One of the worries that besets all anglers is the fear of being “aced out” by another who has designs on the same fishing spot. But in our case the competition we found at our next stop was a pair of Canada geese. This is, after all, the time when waterfowl are migrating north and staking out nesting areas, particularly so here, more than 200 miles south of where I call “home.”
Unlike most waterfowl, Canada geese are known to take a mate for life, and for being especially protective of their young.
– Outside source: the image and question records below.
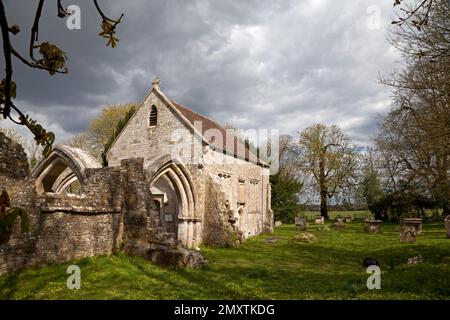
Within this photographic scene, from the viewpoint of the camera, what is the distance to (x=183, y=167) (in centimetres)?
1572

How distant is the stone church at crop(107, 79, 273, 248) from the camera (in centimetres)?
1567

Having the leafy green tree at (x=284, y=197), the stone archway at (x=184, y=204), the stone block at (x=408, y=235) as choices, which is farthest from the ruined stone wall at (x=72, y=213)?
the leafy green tree at (x=284, y=197)

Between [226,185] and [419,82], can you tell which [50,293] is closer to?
[419,82]

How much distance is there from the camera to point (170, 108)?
17609 millimetres

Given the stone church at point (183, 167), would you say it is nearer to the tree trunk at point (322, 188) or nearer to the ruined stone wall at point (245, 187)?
the ruined stone wall at point (245, 187)

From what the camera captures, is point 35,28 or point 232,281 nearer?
point 35,28

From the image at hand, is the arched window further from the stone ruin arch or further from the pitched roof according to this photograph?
the stone ruin arch

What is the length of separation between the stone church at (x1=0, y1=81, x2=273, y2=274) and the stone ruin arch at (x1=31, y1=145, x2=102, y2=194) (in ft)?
0.14

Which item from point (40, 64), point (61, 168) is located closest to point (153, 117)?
point (61, 168)

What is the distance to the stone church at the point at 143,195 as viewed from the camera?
27.2ft

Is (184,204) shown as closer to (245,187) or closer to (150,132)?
(150,132)

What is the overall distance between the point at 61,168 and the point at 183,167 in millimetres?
5432

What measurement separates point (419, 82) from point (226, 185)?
11.1m

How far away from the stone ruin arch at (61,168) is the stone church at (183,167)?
250 cm
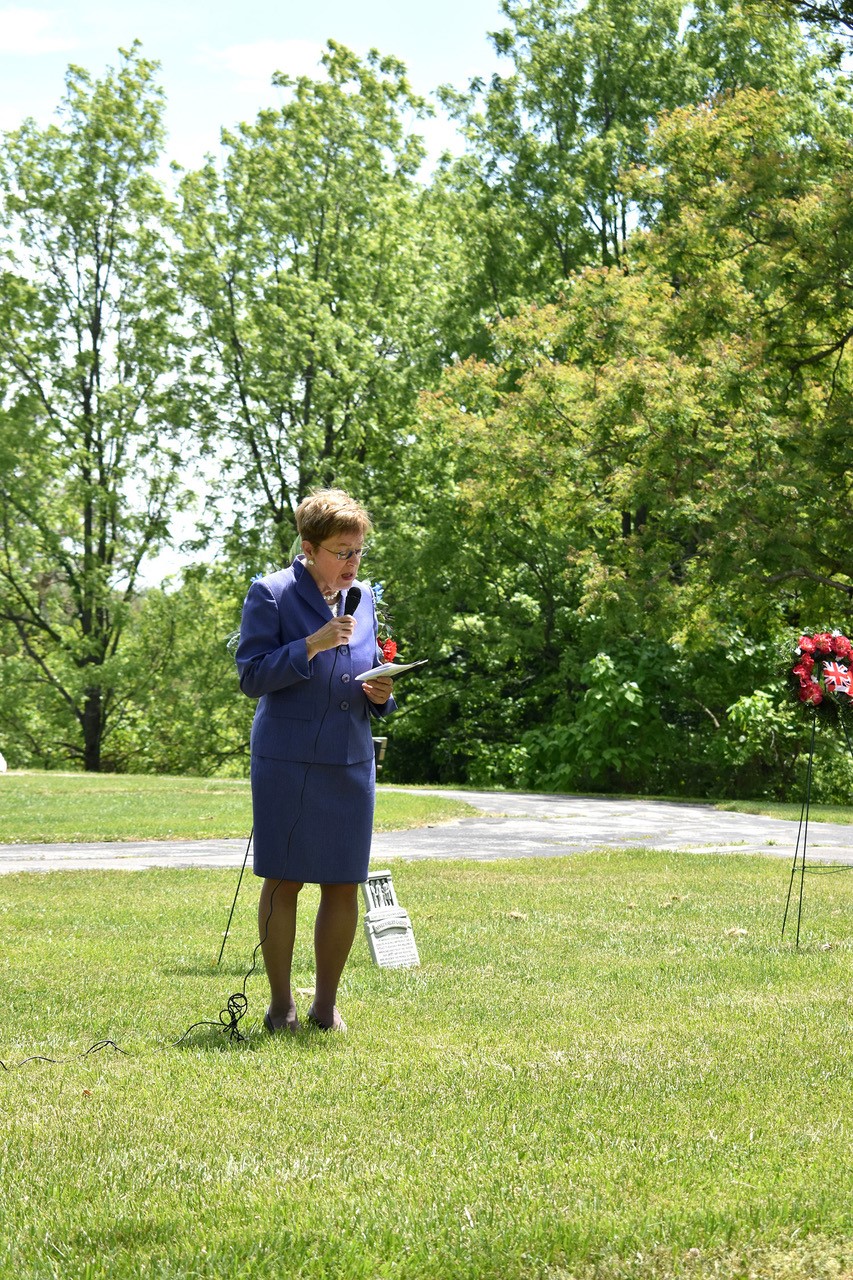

This pair had staked their claim to a broad, grass-covered flood plain extending out into the river.
Most likely they were still in the nuptial stage of their spring rite, prior to nesting, for they put up no defense and took wing with loud protesting honks as I worked my way upstream.
The water was higher than when we were here in January, thanks to the melting occurring now on almost a daily basis during daylight hours; if not due to above-freezing temperatures, then as a result of the more direct rays of sunlight on the rotting, crystalline snow.
In this stretch of river we had more success, our two fish being that many more than the “goose eggs” at our first stop of the day.
Winter-to-spring trout fishing can be feast or famine, and knowing that, it’s best to be thankful for the minor victories. As is often said, a bad day on a lake or stream can be better than a good day at the office.
The early trout season is all catch-and-release anyway, but like most honest anglers we DO want the thrill of the catch, so we can have the satisfaction of the release.
“What a difference a day makes,” so the song and the saying go. Next morning we awoke to temperatures in the mid-teens, nearly 30 degrees colder than at quitting time the afternoon before.
To add insult to injury, a fierce north wind howled down the Whitewater valley, in gusts that dropped the wind-chill to zero, and below.
To our further surprise, the snowmelt of the day before had poured so much new water into the river that it was much deeper and faster, and nearly the color of cream-laced coffee, due to the clay soil runoff. Under these low-visibility conditions the trout are much less likely to even see your offerings, and more likely to seek shelter from the heavy, energy-sapping current.
After several hours of fishless self-abuse we figuratively cried “uncle,” took down our rods and pulled off waders, and enjoyed warming moments under the influence of the car’s heater. We then pointed our compass northward, eventually parting company in the Twin Cities, and I continued on solo toward home. And what should I find the next morning, despite wintry subfreezing temperatures? A trio of robins were feeding in our backyard crabapple trees. If they’re so optimistic about spring, how can we humans not be?